We used the MMA dataset to train neural networks with variable structures using each individual algorithm and the proposed ensembles constructed with the same algorithms. The training performance of individual optimizers was compared with that of the ensemble of optimizers, and we observed that hybrid multiple elite solutions outperformed all optimizers in convergence speed. We believe this performance is due to a more diverse population that we create at each iteration of the hybrid multiple elite solutions ensemble. Using a larger number of iterations, one of the individual optimizers, i.e., ICA, achieves a prediction accuracy similar to that of the ensemble. However, ICA has a very slow convergence. Furthermore, we have analyzed the effect of using an unbalanced computational effort for weak optimizers, and the experimental results demonstrate that a hybrid multiple elite solutions ensemble is a stable strategy.

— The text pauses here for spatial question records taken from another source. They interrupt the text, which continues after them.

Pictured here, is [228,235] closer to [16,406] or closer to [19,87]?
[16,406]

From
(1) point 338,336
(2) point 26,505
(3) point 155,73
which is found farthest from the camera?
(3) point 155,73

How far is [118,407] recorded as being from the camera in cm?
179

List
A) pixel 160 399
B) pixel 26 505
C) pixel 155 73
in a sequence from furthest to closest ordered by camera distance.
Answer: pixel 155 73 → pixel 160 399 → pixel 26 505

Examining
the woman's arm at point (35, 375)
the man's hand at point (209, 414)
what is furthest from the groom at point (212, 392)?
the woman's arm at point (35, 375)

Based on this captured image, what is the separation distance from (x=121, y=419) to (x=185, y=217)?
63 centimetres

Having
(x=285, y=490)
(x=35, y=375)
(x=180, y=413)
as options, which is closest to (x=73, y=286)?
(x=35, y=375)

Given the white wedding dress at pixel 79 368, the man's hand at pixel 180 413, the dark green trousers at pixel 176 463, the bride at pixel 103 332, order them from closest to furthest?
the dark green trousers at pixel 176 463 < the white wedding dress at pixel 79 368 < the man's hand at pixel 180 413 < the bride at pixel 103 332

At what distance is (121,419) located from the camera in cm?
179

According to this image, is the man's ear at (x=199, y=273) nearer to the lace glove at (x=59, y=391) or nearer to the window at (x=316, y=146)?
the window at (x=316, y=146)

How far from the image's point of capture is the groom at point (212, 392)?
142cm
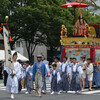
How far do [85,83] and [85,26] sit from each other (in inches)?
139

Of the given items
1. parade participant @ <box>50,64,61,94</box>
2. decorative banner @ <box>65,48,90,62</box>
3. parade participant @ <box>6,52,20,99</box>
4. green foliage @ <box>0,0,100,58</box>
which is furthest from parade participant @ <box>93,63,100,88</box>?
green foliage @ <box>0,0,100,58</box>

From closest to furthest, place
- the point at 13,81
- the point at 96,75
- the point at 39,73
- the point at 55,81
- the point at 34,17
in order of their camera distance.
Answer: the point at 13,81 < the point at 39,73 < the point at 55,81 < the point at 96,75 < the point at 34,17

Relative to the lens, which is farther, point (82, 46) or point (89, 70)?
point (82, 46)

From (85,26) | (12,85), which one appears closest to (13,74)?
(12,85)

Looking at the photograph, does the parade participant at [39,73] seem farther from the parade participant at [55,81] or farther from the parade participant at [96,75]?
the parade participant at [96,75]

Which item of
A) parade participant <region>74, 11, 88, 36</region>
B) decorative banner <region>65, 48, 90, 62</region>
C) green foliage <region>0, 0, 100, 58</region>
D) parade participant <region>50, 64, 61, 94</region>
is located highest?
green foliage <region>0, 0, 100, 58</region>

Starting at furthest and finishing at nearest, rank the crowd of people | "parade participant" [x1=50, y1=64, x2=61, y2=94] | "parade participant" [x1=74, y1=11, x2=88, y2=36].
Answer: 1. "parade participant" [x1=74, y1=11, x2=88, y2=36]
2. "parade participant" [x1=50, y1=64, x2=61, y2=94]
3. the crowd of people

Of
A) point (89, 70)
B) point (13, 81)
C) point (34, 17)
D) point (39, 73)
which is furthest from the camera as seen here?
point (34, 17)

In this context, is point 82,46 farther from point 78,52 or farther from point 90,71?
point 90,71

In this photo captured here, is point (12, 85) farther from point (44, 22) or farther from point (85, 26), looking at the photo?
point (44, 22)

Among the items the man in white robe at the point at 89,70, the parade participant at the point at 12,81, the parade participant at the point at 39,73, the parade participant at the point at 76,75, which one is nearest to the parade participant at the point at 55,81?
the parade participant at the point at 76,75

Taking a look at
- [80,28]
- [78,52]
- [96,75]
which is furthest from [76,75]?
[80,28]

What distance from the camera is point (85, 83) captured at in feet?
60.7

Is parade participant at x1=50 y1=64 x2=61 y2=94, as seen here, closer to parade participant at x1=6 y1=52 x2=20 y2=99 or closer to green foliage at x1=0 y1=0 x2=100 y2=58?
parade participant at x1=6 y1=52 x2=20 y2=99
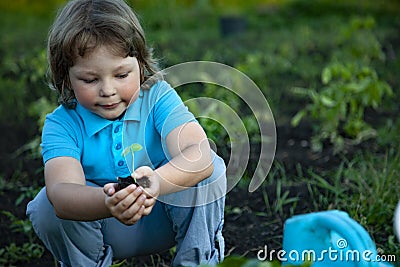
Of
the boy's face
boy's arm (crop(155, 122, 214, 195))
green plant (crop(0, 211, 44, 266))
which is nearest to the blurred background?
green plant (crop(0, 211, 44, 266))

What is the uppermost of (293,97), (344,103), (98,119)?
(98,119)

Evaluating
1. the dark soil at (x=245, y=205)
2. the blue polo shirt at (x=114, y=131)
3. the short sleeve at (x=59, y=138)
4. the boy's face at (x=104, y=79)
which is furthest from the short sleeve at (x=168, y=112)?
the dark soil at (x=245, y=205)

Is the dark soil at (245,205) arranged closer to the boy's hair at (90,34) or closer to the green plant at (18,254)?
the green plant at (18,254)

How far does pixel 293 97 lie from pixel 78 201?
3075 mm

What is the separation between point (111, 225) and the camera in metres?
2.18

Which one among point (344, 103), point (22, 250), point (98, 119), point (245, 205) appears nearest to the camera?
point (98, 119)

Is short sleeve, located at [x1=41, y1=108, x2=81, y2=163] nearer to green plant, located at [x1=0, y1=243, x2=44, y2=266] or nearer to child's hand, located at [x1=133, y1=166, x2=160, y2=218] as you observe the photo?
child's hand, located at [x1=133, y1=166, x2=160, y2=218]

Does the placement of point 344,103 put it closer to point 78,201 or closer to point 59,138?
point 59,138

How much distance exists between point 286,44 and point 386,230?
12.4ft

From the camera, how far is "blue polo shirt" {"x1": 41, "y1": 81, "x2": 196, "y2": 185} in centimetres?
212

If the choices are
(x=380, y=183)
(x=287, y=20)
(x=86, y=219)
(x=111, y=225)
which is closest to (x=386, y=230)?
(x=380, y=183)

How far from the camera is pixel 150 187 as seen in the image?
1.76 metres

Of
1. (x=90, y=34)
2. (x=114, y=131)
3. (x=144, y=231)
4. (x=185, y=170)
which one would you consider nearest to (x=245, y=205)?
(x=144, y=231)

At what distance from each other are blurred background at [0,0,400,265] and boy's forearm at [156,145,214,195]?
57 centimetres
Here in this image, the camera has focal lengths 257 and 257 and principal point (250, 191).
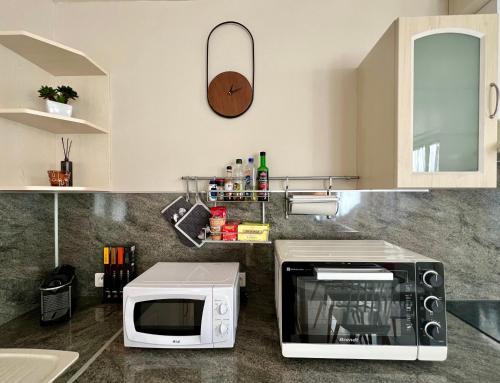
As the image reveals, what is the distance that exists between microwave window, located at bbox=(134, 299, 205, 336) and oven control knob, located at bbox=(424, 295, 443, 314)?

Our experimental results show that the hybrid multiple elite solutions ensemble is the strategy that generates neural network-based regression models that provide the best representation of the underlying process behind MMA, and which have the potential to generate the most dependable related predictions. Furthermore, given that there is no precise phenomenological model for this process, the predictions provided by the optimal neural network prove to be of real use in industrial practice, successfully replacing a series of experiments that consume time, materials, and energy. In addition, the proposed model can be easily introduced in an online control procedure for optimal control. Additionally, to our knowledge, such a neural network optimization strategy has not been used before for such a process, while performing better than other well-established biologically inspired optimizers.

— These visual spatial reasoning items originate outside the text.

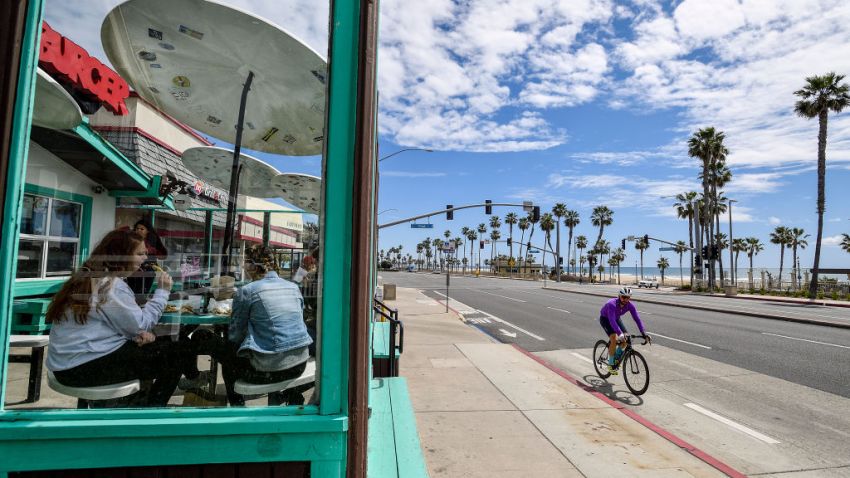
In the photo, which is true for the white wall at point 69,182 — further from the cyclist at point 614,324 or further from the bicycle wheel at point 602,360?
the bicycle wheel at point 602,360

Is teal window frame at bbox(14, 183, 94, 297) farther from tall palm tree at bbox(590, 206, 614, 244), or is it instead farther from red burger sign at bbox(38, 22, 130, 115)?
tall palm tree at bbox(590, 206, 614, 244)

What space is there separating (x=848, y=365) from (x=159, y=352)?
1261 centimetres

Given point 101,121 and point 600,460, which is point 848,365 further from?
point 101,121

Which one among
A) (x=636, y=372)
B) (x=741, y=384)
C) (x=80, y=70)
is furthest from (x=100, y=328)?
(x=741, y=384)

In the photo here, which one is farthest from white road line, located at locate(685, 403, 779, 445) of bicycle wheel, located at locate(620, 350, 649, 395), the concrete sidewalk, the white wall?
the white wall

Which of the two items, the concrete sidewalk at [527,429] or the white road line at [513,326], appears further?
the white road line at [513,326]

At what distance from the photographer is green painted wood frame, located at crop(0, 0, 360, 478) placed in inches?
61.8

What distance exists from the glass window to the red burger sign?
51 cm

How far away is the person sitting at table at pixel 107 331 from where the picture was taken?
2096 millimetres

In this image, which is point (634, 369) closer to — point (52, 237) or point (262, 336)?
point (262, 336)

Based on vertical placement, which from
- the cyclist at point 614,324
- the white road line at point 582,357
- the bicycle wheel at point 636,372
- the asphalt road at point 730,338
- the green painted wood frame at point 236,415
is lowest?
the white road line at point 582,357

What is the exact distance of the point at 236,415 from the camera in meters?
1.68

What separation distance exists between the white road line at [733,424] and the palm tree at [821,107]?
33696 millimetres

A future research direction is to evaluate the performance of the proposed ensembles of optimizers on a larger number of optimization problems. The proposed ensemble strategies can be seen as adaptive optimizers that combine the characteristics of individual optimizers. Therefore, we believe this approach would provide competitive results because an ensemble is always constructed with a subset of optimizers performing better on a given optimization problem.